Enderby objetó, con sorprendente energía:

—También pudo haber espías en el departamento. Los medievalistas pudieron habernos inundado con ellos. Tu esposa era una de ellas, y si usted no encuentra imposible el que yo sea uno, ¿por qué no otros más en el departamento?

—No traigamos a colación ningún espía misterioso hasta que veamos adónde nos conduce una solución sencilla y natural. Afirmo y sostengo que usted es el único informante.

»Ahora, cuando lo veo como algo retrospectivo, resulta muy interesante anotar cómo su carácter mejoraba o empeoraba según aparecía yo estar lejos de resolver el problema o muy cerca de terminarlo. Al principio se hallaba usted muy nervioso. Cuando ayer por la mañana manifesté mi deseo de visitar a Espaciópolis sin explicarle para nada la razón, llegó usted hasta el borde de un colapso nervioso. ¿Se figuró que lo había sorprendido, comisionado? ¿Que se trataba de una trampa para entregarlo en manos de ellos? Usted me dijo que los odiaba. Casi llegó a las lágrimas. Por unos instantes me imaginé que se las causaba el recuerdo de la humillación en Espaciópolis, cuando le consideraron sospechoso; pero luego Daneel me indicó que sus suspicacias se habían tenido en cuenta con mucho cuidado. Ni siquiera pudo suponerse que sospechaban de usted. Su pánico se originó en el temor, no en la humillación.

»Después, cuando salí con mi solución totalmente errónea, mientras usted observaba por el circuito tridimensional, da su confianza al ver cuán lejos me hallaba de la verdad. Hasta discutió usted conmigo, defendiendo a los espacianos. Más tarde, ya dueño de sí mismo, me asombró la facilidad con que me perdonó mis acusaciones falsas en contra de los espacianos, cuando antes me había sermoneado tanto respecto a su excesiva sensibilidad.

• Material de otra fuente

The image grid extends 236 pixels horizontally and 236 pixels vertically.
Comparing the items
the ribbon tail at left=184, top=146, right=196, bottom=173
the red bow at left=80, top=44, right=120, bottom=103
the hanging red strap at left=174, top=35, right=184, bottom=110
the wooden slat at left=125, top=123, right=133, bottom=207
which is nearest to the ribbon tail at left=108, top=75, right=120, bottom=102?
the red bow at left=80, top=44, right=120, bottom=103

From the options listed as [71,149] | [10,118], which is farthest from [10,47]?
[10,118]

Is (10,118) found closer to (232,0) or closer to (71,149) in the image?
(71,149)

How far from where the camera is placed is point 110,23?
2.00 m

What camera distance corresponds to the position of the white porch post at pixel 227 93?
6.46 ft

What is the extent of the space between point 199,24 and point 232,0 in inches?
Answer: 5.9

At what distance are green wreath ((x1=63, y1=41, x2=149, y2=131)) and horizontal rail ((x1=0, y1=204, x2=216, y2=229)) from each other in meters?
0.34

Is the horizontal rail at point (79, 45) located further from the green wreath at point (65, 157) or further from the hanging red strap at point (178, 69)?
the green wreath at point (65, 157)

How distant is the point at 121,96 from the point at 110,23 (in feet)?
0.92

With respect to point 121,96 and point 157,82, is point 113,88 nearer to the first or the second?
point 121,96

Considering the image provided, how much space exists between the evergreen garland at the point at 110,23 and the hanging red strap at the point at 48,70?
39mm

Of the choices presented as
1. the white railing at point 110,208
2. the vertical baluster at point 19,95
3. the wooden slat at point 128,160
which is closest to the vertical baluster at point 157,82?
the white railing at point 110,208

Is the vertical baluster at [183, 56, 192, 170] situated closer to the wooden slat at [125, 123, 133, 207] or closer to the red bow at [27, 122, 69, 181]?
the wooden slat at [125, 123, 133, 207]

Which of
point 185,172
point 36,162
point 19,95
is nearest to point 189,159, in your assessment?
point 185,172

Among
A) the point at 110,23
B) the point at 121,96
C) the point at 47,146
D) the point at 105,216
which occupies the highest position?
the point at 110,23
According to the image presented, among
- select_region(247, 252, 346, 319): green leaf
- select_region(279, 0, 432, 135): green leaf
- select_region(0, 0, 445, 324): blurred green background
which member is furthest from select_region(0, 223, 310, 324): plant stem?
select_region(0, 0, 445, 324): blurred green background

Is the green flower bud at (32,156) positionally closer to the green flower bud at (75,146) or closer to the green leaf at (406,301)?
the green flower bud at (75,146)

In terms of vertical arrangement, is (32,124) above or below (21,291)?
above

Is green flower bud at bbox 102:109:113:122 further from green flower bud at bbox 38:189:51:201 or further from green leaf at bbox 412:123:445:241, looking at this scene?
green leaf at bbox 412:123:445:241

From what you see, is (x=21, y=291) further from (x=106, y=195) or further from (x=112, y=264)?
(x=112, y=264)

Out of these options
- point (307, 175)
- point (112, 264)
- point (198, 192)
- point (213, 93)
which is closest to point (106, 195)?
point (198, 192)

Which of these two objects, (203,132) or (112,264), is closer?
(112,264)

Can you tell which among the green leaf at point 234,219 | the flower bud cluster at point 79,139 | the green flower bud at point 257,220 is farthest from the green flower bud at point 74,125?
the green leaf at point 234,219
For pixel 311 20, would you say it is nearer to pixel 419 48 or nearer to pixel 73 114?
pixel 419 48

»Luego establecí contacto con el doctor Gerrigel, y usted se empeñaba en saber la razón, y yo no se la dije. Eso le preocupó porque temía que…

R. Daneel interrumpió de pronto, levantando la mano.

—¡Socio Elijah!

Baley consultó su reloj: ¡las veintitrés cuarenta y dos!

—¿Qué hay? —preguntó.

—Pudo haberse preocupado con el pensamiento de que descubriera sus relaciones medievalistas, si concedemos que existan —sugirió R. Daneel—. No hay nada que lo complique en el asesinato. Acaso no haya tenido nada que ver con ello.

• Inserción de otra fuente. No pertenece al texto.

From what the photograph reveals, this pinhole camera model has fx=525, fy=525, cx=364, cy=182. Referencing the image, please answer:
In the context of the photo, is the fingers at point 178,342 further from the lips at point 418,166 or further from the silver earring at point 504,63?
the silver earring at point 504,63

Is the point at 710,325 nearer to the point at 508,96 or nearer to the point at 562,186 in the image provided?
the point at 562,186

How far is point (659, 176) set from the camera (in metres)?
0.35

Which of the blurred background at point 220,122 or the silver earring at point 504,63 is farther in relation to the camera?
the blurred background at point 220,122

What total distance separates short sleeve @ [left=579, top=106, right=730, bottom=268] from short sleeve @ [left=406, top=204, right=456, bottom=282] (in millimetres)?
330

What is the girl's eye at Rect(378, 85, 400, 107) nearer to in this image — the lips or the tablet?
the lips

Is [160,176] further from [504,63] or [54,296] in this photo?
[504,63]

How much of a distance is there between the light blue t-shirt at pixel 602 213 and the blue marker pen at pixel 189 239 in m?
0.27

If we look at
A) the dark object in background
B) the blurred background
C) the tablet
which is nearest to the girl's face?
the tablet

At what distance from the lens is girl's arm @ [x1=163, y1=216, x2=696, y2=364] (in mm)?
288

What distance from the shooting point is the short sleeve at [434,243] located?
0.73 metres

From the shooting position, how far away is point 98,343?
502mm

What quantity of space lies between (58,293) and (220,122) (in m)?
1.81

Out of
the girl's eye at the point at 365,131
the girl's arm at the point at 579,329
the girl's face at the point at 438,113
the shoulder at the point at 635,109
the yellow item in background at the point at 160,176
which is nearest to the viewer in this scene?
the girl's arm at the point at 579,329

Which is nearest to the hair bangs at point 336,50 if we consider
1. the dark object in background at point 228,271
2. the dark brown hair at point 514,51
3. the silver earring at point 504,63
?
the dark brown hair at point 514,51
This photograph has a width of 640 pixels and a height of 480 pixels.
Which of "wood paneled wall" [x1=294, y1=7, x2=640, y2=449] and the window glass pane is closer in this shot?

—Estás en un error, Daneel —contradijo Baley—. Enderby no sabía para qué necesitaba yo al doctor Gerrigel; pero puede presumirse con seguridad que se imaginó que se trataba de algo relativo a informes sobre robots. Esto asustó al comisionado, porque un robot estaba ligado muy íntimamente con su crimen mayor. ¿No es así, comisionado?

Enderby meneó la cabeza negando con insistencia.

—Cuando esto haya concluido… —principió; pero se ahogó con las palabras sin articular.

—¿Cómo se cometió el asesinato? —indagó Baley con frenesí apenas reprimido—. ¡C/Fe! Usaré tus propios términos, Daneel. Estás rebosante de los beneficios de una cultura C/Fe y, sin embargo, no ves el modo en que un terrícola pudo haberla usado para su propio beneficio.

»No hay dificultad ninguna para concebir la idea de que un robot cruce a campo traviesa. Aunque sea de noche y aunque vaya solo. El comisionado le puso un desintegrador en las manos a R. Sammy; le ordenó adónde ir, y le explicó cuándo. Él, por su parte, entró en Espaciópolis por el Personal y lo despojaron de su propio desintegrador. Entonces recibió el otro desintegrador de manos de R. Sammy; mató al doctor Sarton; devolvió el arma a R. Sammy, quien regresó con ella a la ciudad de Nueva York a través de los campos. Y hoy desactivó a R. Sammy, cuyo conocimiento se había convertido en muy peligroso.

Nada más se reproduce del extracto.